Agreed.  I'd say bits and pieces of the 70s went up to 1983 and bits of the 80s went up to 1992, but imo 1981-1990 is the "cultural 80s" and 1991-2000 is the "cultural 90s".  Bits of the late 90s (although not as much as it is often said here) are still around to this day, mostly in the form of fashion.

I wasn't around, but from what I've heard the 80s weren't HATED until 1992 or so, whereas the 70s were hated by about 1981.  That said, the 70s managed to stay around further into the 80s than 80s into the 90s (nobody in their right mind would say 1994 is 80s-like, whereas for 1984 it would still be a silly thing to say but not entirely without truth).
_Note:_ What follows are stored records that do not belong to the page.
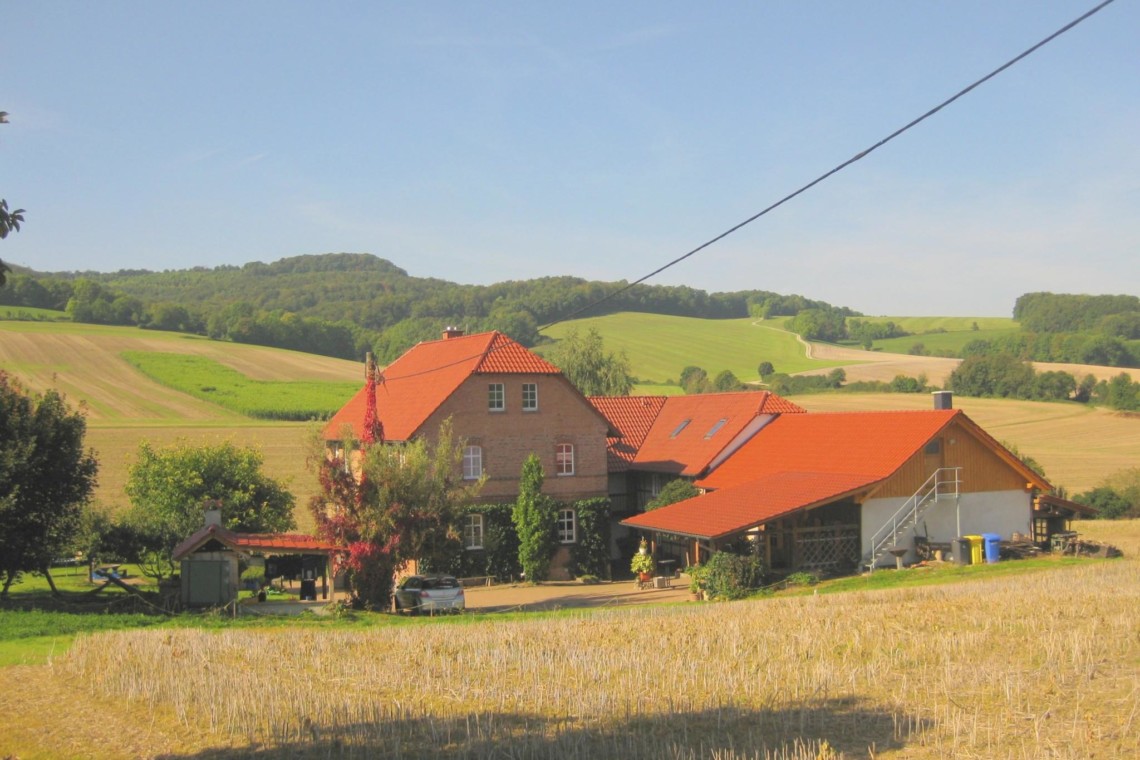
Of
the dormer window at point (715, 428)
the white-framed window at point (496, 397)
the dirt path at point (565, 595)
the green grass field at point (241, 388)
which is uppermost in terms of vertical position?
the green grass field at point (241, 388)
Subject: Re: Most similar pair of decades

Written By: Tanya1976 on 04/19/05 at 7:08 pm

late 90s and now (the early 90s had more promise, though)

Tanya

Subject: Re: Most similar pair of decades

Written By: Trimac20 on 04/21/05 at 4:47 am

The greatest societal change occured between about 1967 (The Summer of love, hippie explosion) to around 1975 (end of Vietnam war, beginning of disco era). There was an explosion of music styles, political ideas.etc. In 1965 the US was still very much surrounded by its 'white-picket fence.' By 75' everything had changed. I think the we haven't seen a big societal change since about 1991.

Subject: Re: Most similar pair of decades

Written By: DevoRule on 04/21/05 at 3:50 pm


The greatest societal change occured between about 1967 (The Summer of love, hippie explosion) to around 1975 (end of Vietnam war, beginning of disco era). There was an explosion of music styles, political ideas.etc. In 1965 the US was still very much surrounded by its 'white-picket fence.' By 75' everything had changed. I think the we haven't seen a big societal change since about 1991.
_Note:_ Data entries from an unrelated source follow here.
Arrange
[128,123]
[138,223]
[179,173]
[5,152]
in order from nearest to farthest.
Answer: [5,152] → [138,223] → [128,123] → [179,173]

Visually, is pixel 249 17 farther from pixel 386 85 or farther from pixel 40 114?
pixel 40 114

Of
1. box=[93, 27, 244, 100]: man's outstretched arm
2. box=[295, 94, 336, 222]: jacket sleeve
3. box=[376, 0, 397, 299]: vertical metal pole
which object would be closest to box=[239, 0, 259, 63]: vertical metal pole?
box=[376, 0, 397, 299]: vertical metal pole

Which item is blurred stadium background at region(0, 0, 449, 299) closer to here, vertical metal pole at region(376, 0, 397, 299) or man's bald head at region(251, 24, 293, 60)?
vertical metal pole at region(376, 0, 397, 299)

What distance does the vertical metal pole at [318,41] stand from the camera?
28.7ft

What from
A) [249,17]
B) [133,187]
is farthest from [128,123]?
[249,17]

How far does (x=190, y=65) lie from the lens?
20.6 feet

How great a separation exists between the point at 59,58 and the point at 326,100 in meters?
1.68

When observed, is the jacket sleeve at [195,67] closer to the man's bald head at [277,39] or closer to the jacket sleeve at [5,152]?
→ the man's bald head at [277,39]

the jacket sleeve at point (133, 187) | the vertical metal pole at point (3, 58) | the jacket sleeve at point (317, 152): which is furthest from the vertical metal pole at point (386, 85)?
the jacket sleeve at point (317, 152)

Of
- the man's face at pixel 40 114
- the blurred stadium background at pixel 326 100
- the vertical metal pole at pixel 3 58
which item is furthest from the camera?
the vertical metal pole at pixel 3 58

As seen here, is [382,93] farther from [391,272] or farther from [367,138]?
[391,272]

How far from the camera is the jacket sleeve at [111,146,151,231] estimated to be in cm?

1991? I'd say 1994 or 1997.  Somewhere between 1994 and 1998 the "slacker" Gen X and 30-something Yuppies were replaced by Boomer parents and boy band loving (or hating), clubbing kids known as Gen Y. 
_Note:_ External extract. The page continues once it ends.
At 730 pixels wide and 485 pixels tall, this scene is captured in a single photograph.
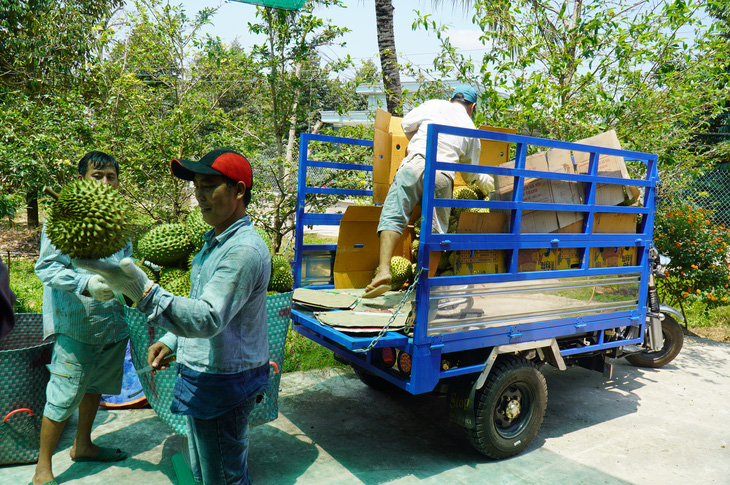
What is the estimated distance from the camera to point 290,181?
6.34m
1993 is a lot different from 2005.  On the surface there are some similarities, ie Gangsta Rap seems like Mainstream but they both represent different things.  Also, people seem to have become more trusting of the government since then although the number of hippie types have gone up.

Basically, the Zero Decade has a different vibe and political climate than the 90s.  They seem similar at first but I think my life would be a lot different if I was born a decade earlier. I might not even have the Internet and this site would be opening about as I'm typing this. 

Yes, though, the late 90s, specifically 1997 to 1999, is a lot like today, but there's still some difference.